Reputation: 171
I have a stored procedure which returns back a table value.
Here is my stored procedure:
PROCEDURE [GetPermitPendingApproval]
@permitYear int = NULL,
AS
BEGIN
SELECT [p].[ID]
,[p].[PermitNumber]
,[p].[PermitTypeID]
,[p].[ApplicationDate]
,[u].[FirstName]
,[u].[MI]
,[u].[LastName]
,[u].[Suffix]
,[u].[ProfessionalTitle]
,[u].[WorksFor]
FROM [SciCollUser] u
INNER JOIN UserPermit up ON up.[UserID] = u.[ID]
INNER JOIN Permit p ON p.[ID] = [up].[PermitID]
WHERE (@permitYear IS NULL OR p.PermitYear = @permitYear)
ORDER BY [p].[ApplicationDate] ASC;
END
I am not sure whether we have such a way to use PetaPoco to execute a stored procedure and get a returned data as a table? Please help!
As normally I can execute a stored procedure with the follow script but it is not the way I want.
db.Execute("EXEC GetPermitPendingApproval @permitYear=2013");
Upvotes: 16
Views: 17760
Reputation: 2713
As of v6.0.344-beta, PetaPoco now supports stored procs natively, so you can do:
var result = db.FetchProc<MyClass>("GetPermitPendingApproval", new { permitYear = 2013 });
Upvotes: 6
Reputation: 39413
You get List<T>
where T is a POCO type with the properties you want to map or a Dynamic
So the actual syntax is:
var result = db.Fetch<dynamic>(";EXEC GetPermitPendingApproval @0", 2013);
or
var result = db.Fetch<dynamic>(";EXEC GetPermitPendingApproval @permitYear",
new {permitYear = 2013});
Upvotes: 9
Reputation: 315
Answer is probably late, but I hope, that it will be useful for future generations.

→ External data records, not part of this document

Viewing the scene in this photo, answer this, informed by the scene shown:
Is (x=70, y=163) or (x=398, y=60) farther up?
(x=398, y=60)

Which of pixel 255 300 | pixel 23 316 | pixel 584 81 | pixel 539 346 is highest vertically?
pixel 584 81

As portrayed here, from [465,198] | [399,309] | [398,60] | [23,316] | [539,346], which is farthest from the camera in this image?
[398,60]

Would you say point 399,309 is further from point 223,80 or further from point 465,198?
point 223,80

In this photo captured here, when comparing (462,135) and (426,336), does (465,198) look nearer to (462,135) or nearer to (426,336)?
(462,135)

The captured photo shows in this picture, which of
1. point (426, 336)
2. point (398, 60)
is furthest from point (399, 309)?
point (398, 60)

You should turn EnableAutoSelect option to false on PetaPoco database object db.EnableAutoSelect = false;
Otherwise it will keep adding SELECT NULL FROM [Object]
to you sql statement.
It's good, that it's possible to debug PetaPoco sources.I've found this option only because of debugging!
Upvotes: 18
Reputation: 739
You need to put a semicolon before EXEC.